What the task requires> Some entries follow. Reproduce exactly the lines starting at the one with "Obtenha os perfis-coluna" and stopping after the one with "CAPACIDAD INSTALADA. POSTRES MEXICANOS".

Material supplied>
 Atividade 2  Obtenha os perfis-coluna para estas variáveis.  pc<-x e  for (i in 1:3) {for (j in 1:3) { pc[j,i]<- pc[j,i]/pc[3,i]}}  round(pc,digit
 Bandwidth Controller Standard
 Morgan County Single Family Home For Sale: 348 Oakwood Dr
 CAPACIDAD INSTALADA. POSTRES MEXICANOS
* * *
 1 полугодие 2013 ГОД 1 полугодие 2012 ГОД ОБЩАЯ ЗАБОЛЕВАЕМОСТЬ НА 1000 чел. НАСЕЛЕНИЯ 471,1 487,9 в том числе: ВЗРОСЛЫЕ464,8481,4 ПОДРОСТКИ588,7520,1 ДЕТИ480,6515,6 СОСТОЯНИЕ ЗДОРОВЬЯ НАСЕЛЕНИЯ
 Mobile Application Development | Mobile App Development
==
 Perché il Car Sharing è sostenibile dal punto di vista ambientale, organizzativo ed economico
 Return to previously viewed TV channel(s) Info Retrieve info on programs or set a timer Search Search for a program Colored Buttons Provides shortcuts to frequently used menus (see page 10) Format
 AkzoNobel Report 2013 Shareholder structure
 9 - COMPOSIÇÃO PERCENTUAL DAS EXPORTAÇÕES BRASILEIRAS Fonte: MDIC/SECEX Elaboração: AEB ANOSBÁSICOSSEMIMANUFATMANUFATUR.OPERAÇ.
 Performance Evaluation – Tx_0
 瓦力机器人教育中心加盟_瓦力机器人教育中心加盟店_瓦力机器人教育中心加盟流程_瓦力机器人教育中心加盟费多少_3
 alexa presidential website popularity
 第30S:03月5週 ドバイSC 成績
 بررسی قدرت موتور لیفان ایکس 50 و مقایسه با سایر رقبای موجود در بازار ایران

Result for this exercise>
 Atividade 2  Obtenha os perfis-coluna para estas variáveis.  pc<-x e  for (i in 1:3) {for (j in 1:3) { pc[j,i]<- pc[j,i]/pc[3,i]}}  round(pc,digit
 Bandwidth Controller Standard
 Morgan County Single Family Home For Sale: 348 Oakwood Dr
 CAPACIDAD INSTALADA. POSTRES MEXICANOS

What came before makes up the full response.